La categoria del buono da mangiare è tutt’altro che scontata, perché uno stesso cibo o uno stesso piatto, possono essere considerati buoni da un popolo ma non buoni da un altro.
Per esempio in Italia mangiamo il cavallo, ma gli inglesi non riescono a pensare di mangiare la carne equina, oppure i cinesi mangiano il cane, le cavallette, i vermi, cose lontanissime da quella che è la nostra cultura.
Il concetto di buono da mangiare dipende molto dalla cultura a cui un soggetto appartiene, ma all’interno della stessa cultura ogni individuo mostra gusti diversi.
Non solo; uno stesso individuo può apprezzare o meno lo stesso cibo a seconda del momento o del luogo in cui lo consuma. Ad esempio lo stesso vino bevuto in un calice di cristallo, in un ristorante elegante, in riva al mare e con la donna della propria vita, darà una sensazione completamente diversa se lo si beve in un bicchiere di plastica, da soli, in una trattoria.
In definitiva questo buono da mangiare non è una qualità intrinseca di un cibo o di un piatto, ma è piuttosto la qualità di una situazione più ampia e complessa in cui questo cibo è il protagonista principale.
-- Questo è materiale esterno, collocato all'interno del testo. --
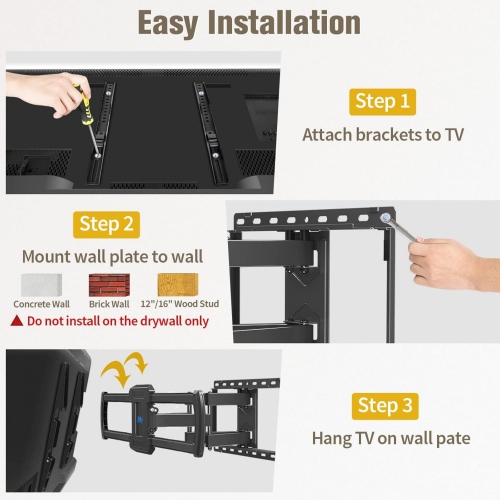 Easy Installation

Step 1

Attach brackets to TV

Step 2

Mount wall plate to wall

Concrete Wall

Brick Wall

12"/16" Wood Stud

Do not install on the drywall only

Step 3

Hang TV on wall pate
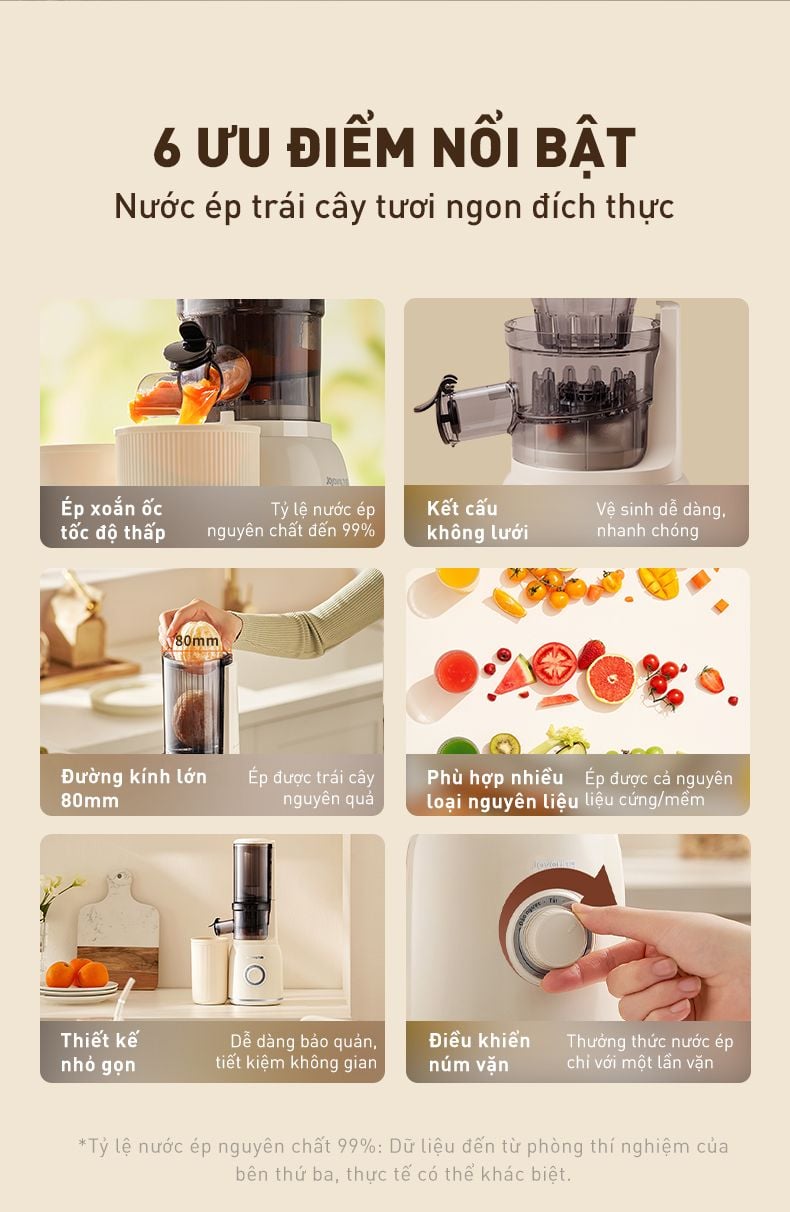 6 ƯU ĐIỂM NỔI BẬT
Nước ép trái cây tươi ngon đích thực

Ép xoắn ốc tốc độ thấp
Tỷ lệ nước ép nguyên chất đến 99%

Kết cấu không lưới
Vệ sinh dễ dàng, nhanh chóng

80mm
Đường kính lớn 80mm
Ép được trái cây nguyên quả

Phù hợp nhiều loại nguyên liệu
Ép được cả nguyên liệu cứng/mềm

Thiết kế nhỏ gọn
Dễ dàng bảo quản, tiết kiệm không gian

Điều khiển núm vặn
Thưởng thức nước ép chỉ với một lần vặn

*Tỷ lệ nước ép nguyên chất 99%: Dữ liệu đến từ phòng thí nghiệm của bên thứ ba, thực tế có thể khác biệt.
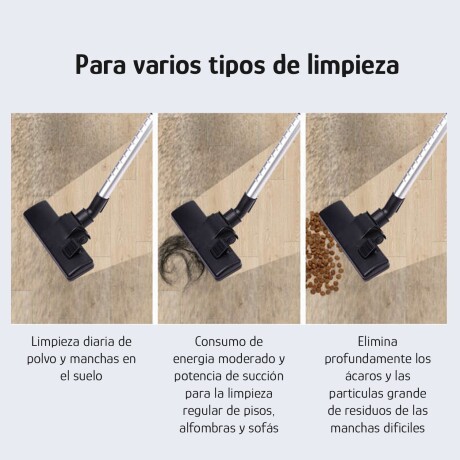 Para varios tipos de limpieza

Limpieza diaria de polvo y manchas en el suelo

Consumo de energia moderado y potencia de succión para la limpieza regular de pisos, alfombras y sofás

Elimina profundamente los ácaros y las particulas grande de residuos de las manchas dificiles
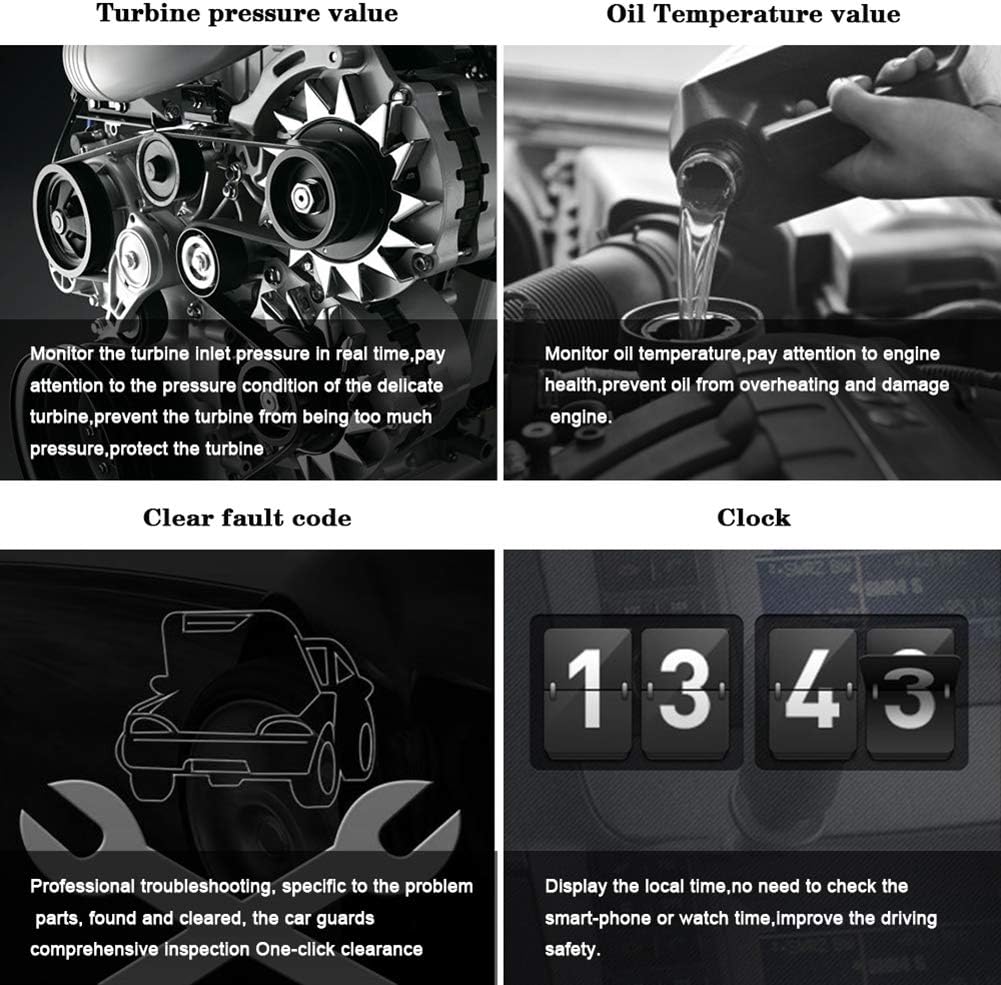 Turbine pressure value

Monitor the turbine inlet pressure in real time,pay attention to the pressure condition of the delicate turbine,prevent the turbine from being too much pressure,protect the turbine

Oil Temperature value

Monitor oil temperature,pay attention to engine health,prevent oil from overheating and damage engine.

Clear fault code

Professional troubleshooting, specific to the problem parts, found and cleared, the car guards comprehensive inspection One-click clearance

Clock

13 43

Display the local time,no need to check the smart-phone or watch time,improve the driving safety.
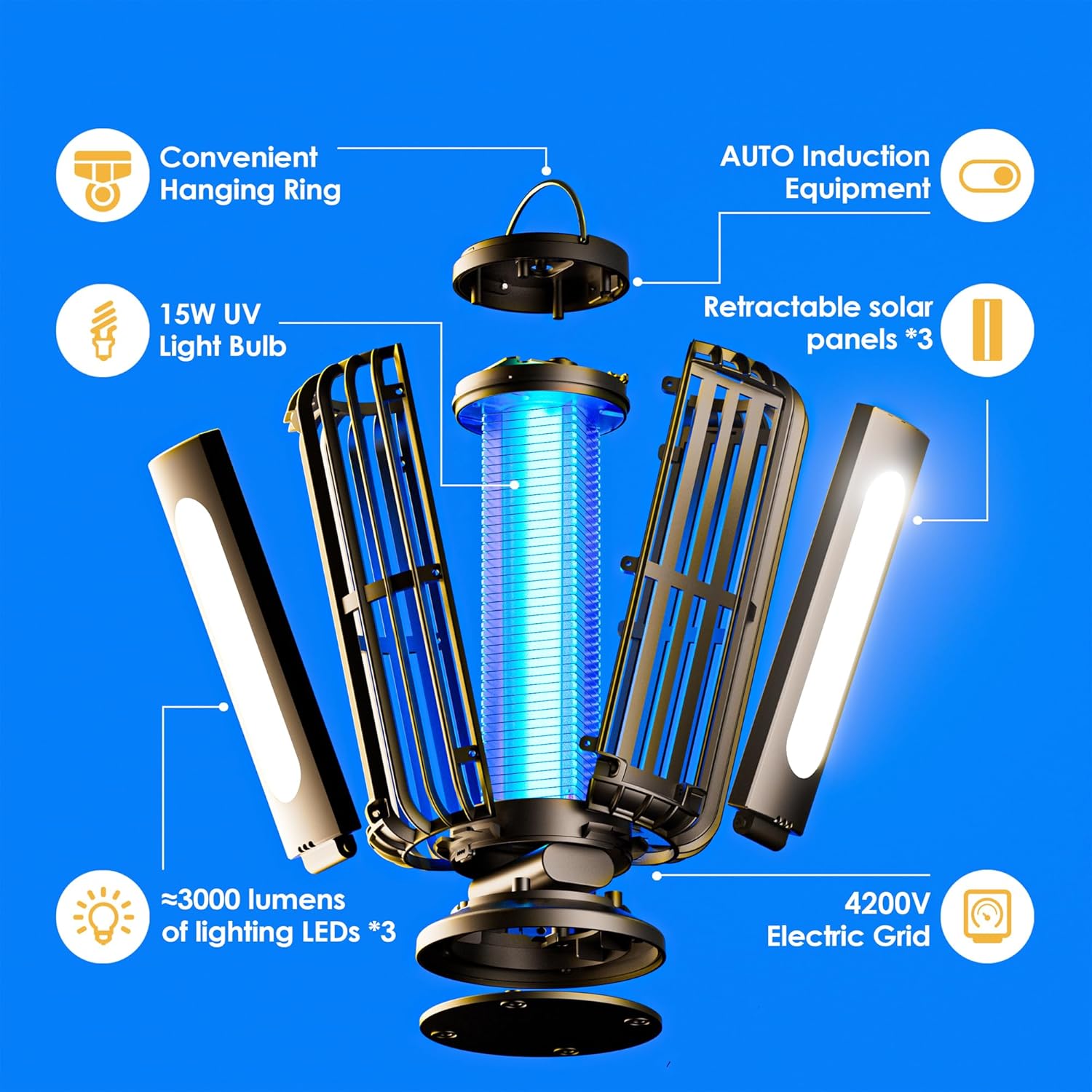 Convenient Hanging Ring

AUTO Induction Equipment

15W UV Light Bulb

Retractable solar panels *3

≈3000 lumens of lighting LEDs *3

4200V Electric Grid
Una cosa certa è che il buono da mangiare non ha affatto a che vedere solo con il senso del gusto; nell’atto del mangiare non solo intervengono tutti i sensi contemporaneamente, e quindi si parla di omnisensorialità, ma anche aspetti culturali, emotivi, simbolici, psicologici, rituali, religiosi, che trasformano una pura azione materiale, in un vero e proprio linguaggio.